To be done
Repeat each record below exactly as given.

(Questions about scene geometry)

[START]

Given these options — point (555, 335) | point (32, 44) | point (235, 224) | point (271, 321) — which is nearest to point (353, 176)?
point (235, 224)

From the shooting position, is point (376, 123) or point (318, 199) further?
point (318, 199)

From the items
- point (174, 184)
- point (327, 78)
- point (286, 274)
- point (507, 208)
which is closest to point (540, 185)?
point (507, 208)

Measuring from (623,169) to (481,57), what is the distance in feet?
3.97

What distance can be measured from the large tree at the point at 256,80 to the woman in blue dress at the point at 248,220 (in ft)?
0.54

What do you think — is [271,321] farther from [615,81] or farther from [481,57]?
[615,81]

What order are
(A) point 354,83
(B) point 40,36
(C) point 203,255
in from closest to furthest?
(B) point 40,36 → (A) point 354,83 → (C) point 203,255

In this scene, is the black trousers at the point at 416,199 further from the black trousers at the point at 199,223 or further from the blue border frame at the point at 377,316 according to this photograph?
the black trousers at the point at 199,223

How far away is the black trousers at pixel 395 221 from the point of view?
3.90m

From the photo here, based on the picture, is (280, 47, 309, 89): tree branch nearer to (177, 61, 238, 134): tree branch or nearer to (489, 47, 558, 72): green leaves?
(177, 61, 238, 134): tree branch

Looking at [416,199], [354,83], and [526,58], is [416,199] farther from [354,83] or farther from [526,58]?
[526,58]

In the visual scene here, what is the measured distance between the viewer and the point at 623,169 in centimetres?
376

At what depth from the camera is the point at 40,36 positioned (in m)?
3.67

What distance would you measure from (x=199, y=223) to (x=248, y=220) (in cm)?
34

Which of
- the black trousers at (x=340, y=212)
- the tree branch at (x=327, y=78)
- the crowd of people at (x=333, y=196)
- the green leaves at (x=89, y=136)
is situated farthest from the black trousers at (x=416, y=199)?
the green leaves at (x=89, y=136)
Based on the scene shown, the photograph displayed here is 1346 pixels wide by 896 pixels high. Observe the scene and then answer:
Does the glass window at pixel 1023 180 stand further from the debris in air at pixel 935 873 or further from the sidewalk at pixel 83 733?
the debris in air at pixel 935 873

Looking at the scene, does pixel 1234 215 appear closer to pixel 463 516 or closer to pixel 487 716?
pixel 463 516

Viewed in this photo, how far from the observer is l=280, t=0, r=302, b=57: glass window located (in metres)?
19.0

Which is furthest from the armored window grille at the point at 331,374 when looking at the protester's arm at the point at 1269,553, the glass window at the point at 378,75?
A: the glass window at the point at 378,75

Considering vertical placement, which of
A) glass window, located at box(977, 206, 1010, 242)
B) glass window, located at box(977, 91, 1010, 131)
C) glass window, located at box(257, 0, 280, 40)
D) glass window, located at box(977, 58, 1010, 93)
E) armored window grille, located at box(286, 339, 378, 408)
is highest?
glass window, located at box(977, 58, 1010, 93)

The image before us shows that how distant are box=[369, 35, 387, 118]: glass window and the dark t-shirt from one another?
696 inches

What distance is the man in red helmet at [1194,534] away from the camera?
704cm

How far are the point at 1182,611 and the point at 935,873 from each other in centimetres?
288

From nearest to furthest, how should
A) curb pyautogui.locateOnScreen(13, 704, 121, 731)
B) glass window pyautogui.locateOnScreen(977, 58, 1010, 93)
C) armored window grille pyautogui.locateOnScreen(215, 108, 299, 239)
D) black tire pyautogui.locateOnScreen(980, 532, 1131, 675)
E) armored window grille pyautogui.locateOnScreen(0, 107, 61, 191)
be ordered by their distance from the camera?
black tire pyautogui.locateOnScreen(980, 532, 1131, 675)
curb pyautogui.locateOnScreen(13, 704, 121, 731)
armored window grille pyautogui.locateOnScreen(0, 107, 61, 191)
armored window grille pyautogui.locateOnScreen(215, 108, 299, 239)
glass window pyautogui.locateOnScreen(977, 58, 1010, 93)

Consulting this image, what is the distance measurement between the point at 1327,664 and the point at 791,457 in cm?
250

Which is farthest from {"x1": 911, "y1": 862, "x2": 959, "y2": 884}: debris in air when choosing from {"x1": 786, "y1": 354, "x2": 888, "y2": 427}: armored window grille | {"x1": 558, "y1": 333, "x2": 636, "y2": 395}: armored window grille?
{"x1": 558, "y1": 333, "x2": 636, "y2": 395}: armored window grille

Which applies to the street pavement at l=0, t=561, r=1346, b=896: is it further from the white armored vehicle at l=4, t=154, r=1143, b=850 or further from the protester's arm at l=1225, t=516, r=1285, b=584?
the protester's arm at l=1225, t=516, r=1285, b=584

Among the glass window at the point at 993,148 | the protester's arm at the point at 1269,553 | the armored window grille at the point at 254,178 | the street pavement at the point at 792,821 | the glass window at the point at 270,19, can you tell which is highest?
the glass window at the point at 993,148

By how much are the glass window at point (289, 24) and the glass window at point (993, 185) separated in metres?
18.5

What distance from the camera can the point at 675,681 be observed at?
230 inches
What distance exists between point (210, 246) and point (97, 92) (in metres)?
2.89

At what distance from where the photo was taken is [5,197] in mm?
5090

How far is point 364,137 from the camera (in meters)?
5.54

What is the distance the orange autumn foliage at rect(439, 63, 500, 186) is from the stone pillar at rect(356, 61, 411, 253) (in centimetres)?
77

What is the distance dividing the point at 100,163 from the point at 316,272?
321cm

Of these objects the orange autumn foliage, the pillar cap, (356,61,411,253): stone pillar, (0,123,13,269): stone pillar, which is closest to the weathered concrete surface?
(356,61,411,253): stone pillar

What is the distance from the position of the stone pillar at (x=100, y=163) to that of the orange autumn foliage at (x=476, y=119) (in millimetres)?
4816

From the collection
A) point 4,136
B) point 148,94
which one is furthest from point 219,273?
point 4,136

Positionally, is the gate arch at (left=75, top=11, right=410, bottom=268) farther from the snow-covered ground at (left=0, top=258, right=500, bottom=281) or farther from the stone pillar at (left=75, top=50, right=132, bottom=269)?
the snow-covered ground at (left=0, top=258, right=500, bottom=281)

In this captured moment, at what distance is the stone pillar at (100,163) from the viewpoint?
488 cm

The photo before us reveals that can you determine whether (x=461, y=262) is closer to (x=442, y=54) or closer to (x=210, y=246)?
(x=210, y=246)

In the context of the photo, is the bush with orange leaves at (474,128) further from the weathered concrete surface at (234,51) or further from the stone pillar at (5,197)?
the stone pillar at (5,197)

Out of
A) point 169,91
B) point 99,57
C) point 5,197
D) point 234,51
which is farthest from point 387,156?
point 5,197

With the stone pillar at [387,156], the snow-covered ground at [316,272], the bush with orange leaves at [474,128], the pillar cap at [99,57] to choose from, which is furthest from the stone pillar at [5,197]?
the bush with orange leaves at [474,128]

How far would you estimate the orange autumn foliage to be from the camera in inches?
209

[END]

Correct response
Given these options — point (555, 335) | point (32, 44) | point (235, 224) | point (271, 321) — which is nearest to point (353, 176)?
point (235, 224)

From the shooting position, is point (376, 123) or point (318, 199) further?
point (318, 199)

From the items
- point (174, 184)
- point (327, 78)
- point (286, 274)
- point (507, 208)
which is closest to point (540, 185)?
point (507, 208)

Measuring from (623,169) to (481,57), what is the distance in feet?
3.97

What distance can be measured from the large tree at the point at 256,80 to the woman in blue dress at the point at 248,220 (in ft)?
0.54

What do you think — is [271,321] farther from [615,81] or farther from [481,57]?
[615,81]

What order are
(A) point 354,83
(B) point 40,36
(C) point 203,255
in from closest to furthest?
(B) point 40,36 → (A) point 354,83 → (C) point 203,255

In this scene, is the black trousers at the point at 416,199 further from the black trousers at the point at 199,223 or further from the blue border frame at the point at 377,316 according to this photograph?
the black trousers at the point at 199,223

How far away is the black trousers at pixel 395 221 from the point of view?
3.90m

From the photo here, based on the picture, is (280, 47, 309, 89): tree branch nearer to (177, 61, 238, 134): tree branch or nearer to (489, 47, 558, 72): green leaves?
(177, 61, 238, 134): tree branch

Looking at [416,199], [354,83], and [526,58], is [416,199] farther from [354,83] or farther from [526,58]?
[526,58]

In the visual scene here, what is the measured distance between the viewer and the point at 623,169 in centimetres?
376

At what depth from the camera is the point at 40,36 positioned (in m)?
3.67

What distance would you measure from (x=199, y=223) to (x=248, y=220) (in cm)?
34

Which of
- the black trousers at (x=340, y=212)
- the tree branch at (x=327, y=78)
- the crowd of people at (x=333, y=196)
- the green leaves at (x=89, y=136)
is situated farthest from the black trousers at (x=416, y=199)?
the green leaves at (x=89, y=136)
Based on the scene shown, the photograph displayed here is 1346 pixels wide by 896 pixels high. Observe the scene and then answer:
Does the glass window at pixel 1023 180 stand further from the debris in air at pixel 935 873 or further from the sidewalk at pixel 83 733?
the debris in air at pixel 935 873

Looking at the scene, does pixel 1234 215 appear closer to pixel 463 516 or closer to pixel 487 716?
pixel 463 516

Viewed in this photo, how far from the observer is l=280, t=0, r=302, b=57: glass window located (in metres)?
19.0

Which is furthest from the armored window grille at the point at 331,374 when looking at the protester's arm at the point at 1269,553, the glass window at the point at 378,75?
A: the glass window at the point at 378,75

Considering vertical placement, which of
A) glass window, located at box(977, 206, 1010, 242)
B) glass window, located at box(977, 91, 1010, 131)
C) glass window, located at box(257, 0, 280, 40)
D) glass window, located at box(977, 58, 1010, 93)
E) armored window grille, located at box(286, 339, 378, 408)
is highest?
glass window, located at box(977, 58, 1010, 93)

The image before us shows that how distant are box=[369, 35, 387, 118]: glass window and the dark t-shirt from one another?
696 inches

What distance is the man in red helmet at [1194,534] away from the camera?
704cm

How far are the point at 1182,611 and the point at 935,873 from each other in centimetres?
288

From nearest to furthest, how should
A) curb pyautogui.locateOnScreen(13, 704, 121, 731)
B) glass window pyautogui.locateOnScreen(977, 58, 1010, 93)
C) armored window grille pyautogui.locateOnScreen(215, 108, 299, 239)
D) black tire pyautogui.locateOnScreen(980, 532, 1131, 675)
E) armored window grille pyautogui.locateOnScreen(0, 107, 61, 191)
be ordered by their distance from the camera?
black tire pyautogui.locateOnScreen(980, 532, 1131, 675)
curb pyautogui.locateOnScreen(13, 704, 121, 731)
armored window grille pyautogui.locateOnScreen(0, 107, 61, 191)
armored window grille pyautogui.locateOnScreen(215, 108, 299, 239)
glass window pyautogui.locateOnScreen(977, 58, 1010, 93)

Consulting this image, what is the distance measurement between the point at 1327,664 and the point at 791,457 in cm?
250

Which is farthest from {"x1": 911, "y1": 862, "x2": 959, "y2": 884}: debris in air when choosing from {"x1": 786, "y1": 354, "x2": 888, "y2": 427}: armored window grille | {"x1": 558, "y1": 333, "x2": 636, "y2": 395}: armored window grille?
{"x1": 558, "y1": 333, "x2": 636, "y2": 395}: armored window grille

Which applies to the street pavement at l=0, t=561, r=1346, b=896: is it further from the white armored vehicle at l=4, t=154, r=1143, b=850 or further from the protester's arm at l=1225, t=516, r=1285, b=584?
the protester's arm at l=1225, t=516, r=1285, b=584

Among the glass window at the point at 993,148 | the protester's arm at the point at 1269,553 | the armored window grille at the point at 254,178 | the street pavement at the point at 792,821 | the glass window at the point at 270,19, can you tell which is highest?
the glass window at the point at 993,148

By how much are the glass window at point (289, 24) and the glass window at point (993, 185) separated in metres?
18.5

What distance from the camera can the point at 675,681 be observed at?
230 inches
What distance exists between point (210, 246) and point (97, 92) (in metres)?
2.89

At what distance from where the photo was taken is [5,197] in mm?
5090

How far is point 364,137 from the camera (in meters)?
5.54

What is the distance the orange autumn foliage at rect(439, 63, 500, 186) is from the stone pillar at rect(356, 61, 411, 253) (in centimetres)?
77

What is the distance dividing the point at 100,163 from the point at 316,272?
321cm

Of these objects the orange autumn foliage, the pillar cap, (356,61,411,253): stone pillar, (0,123,13,269): stone pillar, which is closest to the weathered concrete surface?
(356,61,411,253): stone pillar

What is the distance from the position of the stone pillar at (x=100, y=163) to that of the orange autumn foliage at (x=476, y=119) (in millimetres)?
4816

From the collection
A) point 4,136
B) point 148,94
which one is furthest from point 219,273?
point 4,136

Positionally, is the gate arch at (left=75, top=11, right=410, bottom=268) farther from the snow-covered ground at (left=0, top=258, right=500, bottom=281) or farther from the stone pillar at (left=75, top=50, right=132, bottom=269)?
the snow-covered ground at (left=0, top=258, right=500, bottom=281)

In this captured moment, at what distance is the stone pillar at (100,163) from the viewpoint?
488 cm

The photo before us reveals that can you determine whether (x=461, y=262) is closer to (x=442, y=54) or closer to (x=210, y=246)?
(x=210, y=246)

In the context of the photo, is the bush with orange leaves at (474,128) further from the weathered concrete surface at (234,51) or further from the stone pillar at (5,197)?
the stone pillar at (5,197)

Out of
A) point 169,91
B) point 99,57
C) point 5,197
D) point 234,51
which is farthest from point 387,156?
point 5,197

With the stone pillar at [387,156], the snow-covered ground at [316,272], the bush with orange leaves at [474,128], the pillar cap at [99,57] to choose from, which is furthest from the stone pillar at [5,197]?
the bush with orange leaves at [474,128]

How far would you estimate the orange autumn foliage to be from the camera in inches?
209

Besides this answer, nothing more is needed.